UK should not push through Edinburgh reforms, top banking expert warns

By Chris Dorrell

The government should not relax financial sector regulations at a time when banks are already facing severe pressure, a senior banking expert has warned.

John Vickers, former chair of the independent commission on banking, told City A.M. that “current events should put an end to any thoughts of rolling things back,” referring to the government’s proposed Edinburgh reforms.

The Edinburgh reforms, announced by the government in December last year, are designed to “unlock investment and turbocharge growth” by repealing “burdensome pieces of retained EU law”.

The proposals include relaxing ring-fencing rules, which separates a bank’s riskier operations from its retail division, and scrapping the cap on bankers’ bonuses.

Despite the turmoil, the government has insisted it will press ahead with the Edinburgh reforms.

But Vickers said the recent turbulence in the banking sector highlighted the importance of the ring-fencing regime, especially as regulator’s appear unwilling to put banks into resolution.

Resolution rules are designed to ensure the continuation of critical functions across both sides of the ring-fence in a bank. Some have suggested that effective resolution rules removes the need for a ring-fencing regime.

Regulators in the US and Europe have so far avoided putting banks into resolution, and evenexpressed doubt that resolution rules could work as intended.

However, Vickers argued “the fundamental UK architecture of ring-fencing should remain the same” even if he was “not against adjustments at the margin”.

Vickers also said he was “sceptical about the toughness of stress tests we’ve seen so far from regulators”.

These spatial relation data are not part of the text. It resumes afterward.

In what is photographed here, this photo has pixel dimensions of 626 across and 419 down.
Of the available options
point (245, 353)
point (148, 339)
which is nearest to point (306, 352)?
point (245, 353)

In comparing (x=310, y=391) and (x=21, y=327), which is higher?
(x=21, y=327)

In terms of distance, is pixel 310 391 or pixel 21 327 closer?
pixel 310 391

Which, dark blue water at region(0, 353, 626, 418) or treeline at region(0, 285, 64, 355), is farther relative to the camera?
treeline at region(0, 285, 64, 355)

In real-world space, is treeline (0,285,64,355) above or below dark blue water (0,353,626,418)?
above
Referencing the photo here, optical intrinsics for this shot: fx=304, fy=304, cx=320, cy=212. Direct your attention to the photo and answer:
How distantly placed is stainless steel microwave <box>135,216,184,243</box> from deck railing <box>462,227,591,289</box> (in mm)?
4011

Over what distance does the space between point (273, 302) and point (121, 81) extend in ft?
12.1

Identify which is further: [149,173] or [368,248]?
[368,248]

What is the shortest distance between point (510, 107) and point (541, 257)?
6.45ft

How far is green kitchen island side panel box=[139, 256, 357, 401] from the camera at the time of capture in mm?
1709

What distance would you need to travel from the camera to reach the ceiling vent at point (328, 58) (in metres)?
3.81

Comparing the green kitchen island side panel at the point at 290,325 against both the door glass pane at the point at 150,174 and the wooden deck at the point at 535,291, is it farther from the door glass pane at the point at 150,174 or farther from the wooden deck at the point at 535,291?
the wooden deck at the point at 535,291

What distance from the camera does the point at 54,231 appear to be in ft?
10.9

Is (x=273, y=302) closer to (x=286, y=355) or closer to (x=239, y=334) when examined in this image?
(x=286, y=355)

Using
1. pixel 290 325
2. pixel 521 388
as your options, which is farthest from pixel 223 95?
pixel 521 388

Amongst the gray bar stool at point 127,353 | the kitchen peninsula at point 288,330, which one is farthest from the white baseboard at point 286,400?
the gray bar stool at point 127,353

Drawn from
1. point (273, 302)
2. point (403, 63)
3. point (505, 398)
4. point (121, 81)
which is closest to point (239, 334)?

Vickers has long been a proponent of conducting stress tests that take into account the market value of banks’ assets alongside the book value. The majority of banks in Europe have a price to book ratio below one, meaning the market values the company at less than the total value of its assets

“For a bank with a price to book ratio well below one, it should not be taken for granted that book value is an accurate measure of equity upon which to base the test…there should at least be the question of whether it is accurate,” Vickers said.

Some stress tests conducted pre-Covid concluded higher interest rates were beneficial for banks, which Vickers noted was “somewhat ironic considering what’s happened”.

One of the main reasons Silicon Valley Bank collapsed was that it sold a large portfolio of government bonds at a significant loss as a result of rising interest rates.